Across Nebraska, there are approximately 470,000 acres of community forests. These trees were planted by previous generations who understood the long-term benefits they would provide.
ReTree Nebraska urges Nebraskans to plant it forward this fall in celebration of ReTree Week Sept. 18-24.
Jessica Kelling, ReTree Nebraska coordinator, said that fall’s cooler temperatures and reduced humidity mean newly planted trees can focus on establishing their root system and getting a jump start on spring growth.
Collectively, Nebraska’s community forests contain almost 13.3 million trees that provide $9.7 billion in environmental, social and economic benefits to Nebraskans.
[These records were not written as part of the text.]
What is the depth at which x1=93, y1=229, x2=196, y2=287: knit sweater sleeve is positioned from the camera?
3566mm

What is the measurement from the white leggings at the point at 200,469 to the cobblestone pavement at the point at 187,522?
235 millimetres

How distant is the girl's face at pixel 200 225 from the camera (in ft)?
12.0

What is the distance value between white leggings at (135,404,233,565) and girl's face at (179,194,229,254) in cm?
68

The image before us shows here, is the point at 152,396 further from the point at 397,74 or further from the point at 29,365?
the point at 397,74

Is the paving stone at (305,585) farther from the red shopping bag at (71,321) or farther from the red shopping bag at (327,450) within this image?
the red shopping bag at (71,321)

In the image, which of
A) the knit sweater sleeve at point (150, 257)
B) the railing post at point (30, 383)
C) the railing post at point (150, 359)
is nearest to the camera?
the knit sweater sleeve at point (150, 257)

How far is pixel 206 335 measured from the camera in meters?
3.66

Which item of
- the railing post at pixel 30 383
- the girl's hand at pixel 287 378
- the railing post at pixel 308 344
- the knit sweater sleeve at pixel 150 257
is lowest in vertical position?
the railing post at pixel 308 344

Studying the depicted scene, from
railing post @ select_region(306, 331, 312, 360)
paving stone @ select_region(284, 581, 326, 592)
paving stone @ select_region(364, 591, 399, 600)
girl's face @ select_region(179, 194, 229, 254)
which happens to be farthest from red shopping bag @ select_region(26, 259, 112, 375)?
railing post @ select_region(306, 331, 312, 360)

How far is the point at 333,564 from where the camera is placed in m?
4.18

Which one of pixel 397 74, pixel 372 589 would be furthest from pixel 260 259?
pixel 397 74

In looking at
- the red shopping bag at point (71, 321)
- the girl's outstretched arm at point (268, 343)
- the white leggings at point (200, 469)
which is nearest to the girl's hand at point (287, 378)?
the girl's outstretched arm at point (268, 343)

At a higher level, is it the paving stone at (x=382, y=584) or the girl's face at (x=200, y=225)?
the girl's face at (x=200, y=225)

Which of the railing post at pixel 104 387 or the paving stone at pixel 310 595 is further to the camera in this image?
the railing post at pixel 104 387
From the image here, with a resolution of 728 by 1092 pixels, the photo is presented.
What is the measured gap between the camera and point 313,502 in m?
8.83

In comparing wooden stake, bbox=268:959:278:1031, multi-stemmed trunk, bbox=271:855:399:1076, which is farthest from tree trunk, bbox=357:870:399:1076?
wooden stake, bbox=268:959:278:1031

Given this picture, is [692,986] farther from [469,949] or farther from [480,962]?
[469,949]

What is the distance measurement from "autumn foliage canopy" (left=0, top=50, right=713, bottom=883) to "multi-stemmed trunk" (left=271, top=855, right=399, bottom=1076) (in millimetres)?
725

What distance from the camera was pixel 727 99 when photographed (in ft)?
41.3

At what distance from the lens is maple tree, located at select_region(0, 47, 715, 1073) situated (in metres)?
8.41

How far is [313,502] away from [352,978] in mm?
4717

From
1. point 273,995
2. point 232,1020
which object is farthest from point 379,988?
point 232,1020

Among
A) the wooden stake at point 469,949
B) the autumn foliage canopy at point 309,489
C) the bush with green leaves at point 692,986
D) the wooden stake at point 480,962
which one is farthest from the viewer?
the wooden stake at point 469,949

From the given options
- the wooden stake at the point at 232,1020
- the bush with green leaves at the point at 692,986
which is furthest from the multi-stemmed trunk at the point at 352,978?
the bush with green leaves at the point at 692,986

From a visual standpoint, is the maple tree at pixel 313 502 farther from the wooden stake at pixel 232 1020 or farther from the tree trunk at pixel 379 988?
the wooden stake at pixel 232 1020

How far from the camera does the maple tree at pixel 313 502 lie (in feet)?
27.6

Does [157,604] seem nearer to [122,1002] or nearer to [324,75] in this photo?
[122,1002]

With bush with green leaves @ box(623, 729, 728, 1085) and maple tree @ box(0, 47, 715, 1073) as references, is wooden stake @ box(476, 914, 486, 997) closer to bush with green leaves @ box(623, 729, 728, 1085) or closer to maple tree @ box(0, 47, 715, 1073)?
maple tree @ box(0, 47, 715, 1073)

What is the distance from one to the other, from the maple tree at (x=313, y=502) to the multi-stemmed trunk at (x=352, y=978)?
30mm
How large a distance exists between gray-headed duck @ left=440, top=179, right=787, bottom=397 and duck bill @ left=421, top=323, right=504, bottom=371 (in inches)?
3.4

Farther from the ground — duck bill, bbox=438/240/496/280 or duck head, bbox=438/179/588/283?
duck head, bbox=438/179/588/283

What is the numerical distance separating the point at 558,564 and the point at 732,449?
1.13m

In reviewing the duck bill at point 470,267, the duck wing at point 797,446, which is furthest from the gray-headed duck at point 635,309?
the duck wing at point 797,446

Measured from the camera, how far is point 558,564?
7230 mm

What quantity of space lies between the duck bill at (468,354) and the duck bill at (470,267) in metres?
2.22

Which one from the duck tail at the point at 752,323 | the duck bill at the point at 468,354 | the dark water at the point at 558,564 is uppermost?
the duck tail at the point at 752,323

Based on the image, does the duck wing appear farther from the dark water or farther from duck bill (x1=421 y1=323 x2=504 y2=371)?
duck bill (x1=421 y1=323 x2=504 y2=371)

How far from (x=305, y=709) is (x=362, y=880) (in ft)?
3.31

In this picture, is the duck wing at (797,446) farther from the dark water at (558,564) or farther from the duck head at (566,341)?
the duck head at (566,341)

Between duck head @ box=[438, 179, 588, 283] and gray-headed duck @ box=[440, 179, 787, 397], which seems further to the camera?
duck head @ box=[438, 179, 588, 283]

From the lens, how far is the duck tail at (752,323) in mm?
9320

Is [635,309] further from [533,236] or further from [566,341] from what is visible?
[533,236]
But the picture isn’t all rosy.
“In the last 30 years, we’ve lost nearly half our state’s community forest resources,” Kelling said. “Planting a tree –or trees–is a simple act, but it’s our chance to do something really big for our state and for future generations.”
“Beyond the simple need to plant trees, ReTree Nebraska also strives to teach people about the important benefits trees provide and how to plant trees properly and in the right location,” said Eric Berg, Nebraska Forest Service community forestry and sustainable landscapes program leader. “Long-term social, environmental and economic benefits can only be fully realized by properly planting the right tree, in the right place, in the right way.”
ReTree Nebraska is a 10-year cooperative initiative to promote the proper planting and care of 1 million trees in communities across Nebraska by 2017.
Trees planted on public and private property within city limits, as well as trees planted in certain rural areas, can count toward ReTree Nebraska’s 1 million tree goal.
ReTree Nebraska organizers work closely with a volunteer network of more than 200 ReTree ambassadors in 80 communities across Nebraska. These ambassadors lend local energy to the initiative by organizing and promoting tree planting and tree-related educational activities within their communities.